← Product Code [MOB](/submissions/IM/subpart-f%E2%80%94immunological-test-systems/MOB) · K041043

# VARELISA PR3 ANCA, MODEL NUMBER 17748/17796 (K041043)

_Pharmacia Deutschland GmbH · MOB · Jul 2, 2004 · Immunology · SESE_

**Canonical URL:** https://fda.innolitics.com/submissions/IM/subpart-f%E2%80%94immunological-test-systems/MOB/K041043

## Device Facts

- **Applicant:** Pharmacia Deutschland GmbH
- **Product Code:** [MOB](/submissions/IM/subpart-f%E2%80%94immunological-test-systems/MOB.md)
- **Decision Date:** Jul 2, 2004
- **Decision:** SESE
- **Submission Type:** Traditional
- **Regulation:** 21 CFR 866.5660
- **Device Class:** Class 2
- **Review Panel:** Immunology

## Indications for Use

The Varelisa PR3 ANCA EIA kit is designed for the semi-quantitative and qualitative determination of proteinase 3 anti-neutrophil cytoplasmic antibodies (PR3 ANCA) in human serum or plasma to aid in the diagnosis of Wegener's granulomatosis.

## Device Story

Varelisa PR3 ANCA is an indirect noncompetitive enzyme immunoassay (EIA) for detecting PR3 ANCA in human serum or plasma. The device uses microplate strips coated with purified human PR3 antigen. Patient samples are added; PR3-specific antibodies bind to the antigen. An enzyme-labeled conjugate is added, binding to the antigen-antibody complex. A substrate is then added, which the enzyme converts into a colored solution. The rate of color formation is proportional to the concentration of PR3 antibodies in the sample. Results are classified as negative, equivocal, or positive using a set of six calibrators. The test is performed in a laboratory setting by trained personnel. Clinicians use the results as an aid in the diagnosis of Wegener's granulomatosis.

## Clinical Evidence

Method comparison study performed on 270 clinically defined sera (including Wegener's granulomatosis, microscopic polyangitis, and other vasculitides). Results showed 85.1% positive agreement, 93.4% negative agreement, and 91.1% overall agreement compared to the predicate. Analytical performance included precision (within-run CV 4.8-5.9%, between-run CV 2.4-9.3%), linearity, recovery (±20%), and interference testing (no significant influence from bilirubin, hemoglobin, chyle, or RF). Cut-off established using 432 healthy donors.
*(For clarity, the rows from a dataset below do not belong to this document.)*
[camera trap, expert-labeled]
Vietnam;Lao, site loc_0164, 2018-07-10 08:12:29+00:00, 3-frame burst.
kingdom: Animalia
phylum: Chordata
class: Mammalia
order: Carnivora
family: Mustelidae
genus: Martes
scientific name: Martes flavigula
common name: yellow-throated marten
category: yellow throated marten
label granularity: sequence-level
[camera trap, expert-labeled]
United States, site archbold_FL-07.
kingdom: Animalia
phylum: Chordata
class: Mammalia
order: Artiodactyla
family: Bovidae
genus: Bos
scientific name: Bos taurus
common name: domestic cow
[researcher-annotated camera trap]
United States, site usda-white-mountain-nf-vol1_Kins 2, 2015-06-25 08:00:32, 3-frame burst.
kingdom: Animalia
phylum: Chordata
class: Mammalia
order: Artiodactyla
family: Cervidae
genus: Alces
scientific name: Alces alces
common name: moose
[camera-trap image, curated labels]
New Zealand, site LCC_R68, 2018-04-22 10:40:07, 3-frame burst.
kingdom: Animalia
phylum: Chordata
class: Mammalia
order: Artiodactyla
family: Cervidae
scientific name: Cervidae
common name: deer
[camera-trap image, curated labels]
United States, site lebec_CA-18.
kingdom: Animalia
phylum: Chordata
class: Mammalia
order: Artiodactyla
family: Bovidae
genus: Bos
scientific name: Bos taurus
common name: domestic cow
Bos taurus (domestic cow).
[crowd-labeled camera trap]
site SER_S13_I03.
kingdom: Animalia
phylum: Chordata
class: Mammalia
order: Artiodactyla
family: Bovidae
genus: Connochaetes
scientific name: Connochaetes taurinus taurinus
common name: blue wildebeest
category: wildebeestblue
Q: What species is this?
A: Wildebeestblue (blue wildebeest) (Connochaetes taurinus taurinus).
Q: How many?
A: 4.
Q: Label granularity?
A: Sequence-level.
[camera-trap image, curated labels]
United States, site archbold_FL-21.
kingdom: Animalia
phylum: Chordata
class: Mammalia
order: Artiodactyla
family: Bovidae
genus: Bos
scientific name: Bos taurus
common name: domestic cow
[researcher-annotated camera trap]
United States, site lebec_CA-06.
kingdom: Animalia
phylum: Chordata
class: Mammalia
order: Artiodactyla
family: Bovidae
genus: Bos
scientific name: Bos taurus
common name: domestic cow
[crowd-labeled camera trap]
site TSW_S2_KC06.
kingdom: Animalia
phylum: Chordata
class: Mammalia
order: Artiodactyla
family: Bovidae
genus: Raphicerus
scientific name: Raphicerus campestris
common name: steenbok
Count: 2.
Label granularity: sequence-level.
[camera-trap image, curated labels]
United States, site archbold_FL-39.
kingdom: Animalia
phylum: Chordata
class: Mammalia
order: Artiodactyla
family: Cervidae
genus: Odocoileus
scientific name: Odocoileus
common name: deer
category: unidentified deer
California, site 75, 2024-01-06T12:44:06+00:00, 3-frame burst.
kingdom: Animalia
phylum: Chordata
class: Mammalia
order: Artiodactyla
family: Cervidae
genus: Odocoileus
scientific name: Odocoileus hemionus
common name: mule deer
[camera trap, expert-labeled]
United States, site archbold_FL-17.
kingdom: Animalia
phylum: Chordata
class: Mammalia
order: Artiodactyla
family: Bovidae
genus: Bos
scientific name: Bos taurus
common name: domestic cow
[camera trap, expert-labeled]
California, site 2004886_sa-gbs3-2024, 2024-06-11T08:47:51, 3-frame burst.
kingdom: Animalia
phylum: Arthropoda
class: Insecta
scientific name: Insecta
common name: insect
## Technological Characteristics

Indirect noncompetitive enzyme immunoassay (EIA). Components: microplate strips coated with human purified PR3 antigen, calibrators, positive/negative controls, enzyme-labeled conjugate, substrate, stop solution, sample diluent, wash buffer. Form factor: microplate-based. Connectivity: none (standalone).

## Regulatory Identification

A multiple autoantibodies immunological test system is a device that consists of the reagents used to measure by immunochemical techniques the autoantibodies (antibodies produced against the body's own tissues) in serum and other body fluids. Measurement of multiple autoantibodies aids in the diagnosis of autoimmune disorders (disease produced when the body's own tissues are injured by autoantibodies).

## Predicate Devices

- INOVA Quanta Lite PR3 (k981328)

## Submission Summary (Full Text)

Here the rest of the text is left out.